> _ASSIGNMENT_: Please set down the entries below once more, exactly.
Segment Start: DATASET ENTRIES
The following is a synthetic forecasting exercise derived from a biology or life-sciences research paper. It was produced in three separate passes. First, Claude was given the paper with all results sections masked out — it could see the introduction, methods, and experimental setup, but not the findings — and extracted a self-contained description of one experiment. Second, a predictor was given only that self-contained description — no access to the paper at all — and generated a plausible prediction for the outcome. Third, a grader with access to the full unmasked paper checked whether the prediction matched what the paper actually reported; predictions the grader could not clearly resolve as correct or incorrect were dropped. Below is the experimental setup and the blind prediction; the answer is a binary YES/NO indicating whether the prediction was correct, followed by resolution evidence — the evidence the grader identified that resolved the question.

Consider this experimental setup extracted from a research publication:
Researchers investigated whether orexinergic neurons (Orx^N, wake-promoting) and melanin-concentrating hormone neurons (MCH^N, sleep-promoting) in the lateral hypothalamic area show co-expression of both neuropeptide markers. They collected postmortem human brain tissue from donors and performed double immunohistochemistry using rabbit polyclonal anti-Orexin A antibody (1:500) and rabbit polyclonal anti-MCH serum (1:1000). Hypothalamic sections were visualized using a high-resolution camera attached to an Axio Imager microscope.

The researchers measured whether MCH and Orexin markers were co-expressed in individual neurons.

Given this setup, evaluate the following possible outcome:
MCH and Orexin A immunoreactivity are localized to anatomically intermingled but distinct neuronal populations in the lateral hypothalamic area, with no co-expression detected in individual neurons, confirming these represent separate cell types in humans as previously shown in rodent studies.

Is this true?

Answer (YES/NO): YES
Segment End: DATASET ENTRIES
> _EXERCISE SOLUTION_:
The following is a synthetic forecasting exercise derived from a biology or life-sciences research paper. It was produced in three separate passes. First, Claude was given the paper with all results sections masked out — it could see the introduction, methods, and experimental setup, but not the findings — and extracted a self-contained description of one experiment. Second, a predictor was given only that self-contained description — no access to the paper at all — and generated a plausible prediction for the outcome. Third, a grader with access to the full unmasked paper checked whether the prediction matched what the paper actually reported; predictions the grader could not clearly resolve as correct or incorrect were dropped. Below is the experimental setup and the blind prediction; the answer is a binary YES/NO indicating whether the prediction was correct, followed by resolution evidence — the evidence the grader identified that resolved the question.

Consider this experimental setup extracted from a research publication:
Researchers investigated whether orexinergic neurons (Orx^N, wake-promoting) and melanin-concentrating hormone neurons (MCH^N, sleep-promoting) in the lateral hypothalamic area show co-expression of both neuropeptide markers. They collected postmortem human brain tissue from donors and performed double immunohistochemistry using rabbit polyclonal anti-Orexin A antibody (1:500) and rabbit polyclonal anti-MCH serum (1:1000). Hypothalamic sections were visualized using a high-resolution camera attached to an Axio Imager microscope.

The researchers measured whether MCH and Orexin markers were co-expressed in individual neurons.

Given this setup, evaluate the following possible outcome:
MCH and Orexin A immunoreactivity are localized to anatomically intermingled but distinct neuronal populations in the lateral hypothalamic area, with no co-expression detected in individual neurons, confirming these represent separate cell types in humans as previously shown in rodent studies.

Is this true?

Answer (YES/NO): YES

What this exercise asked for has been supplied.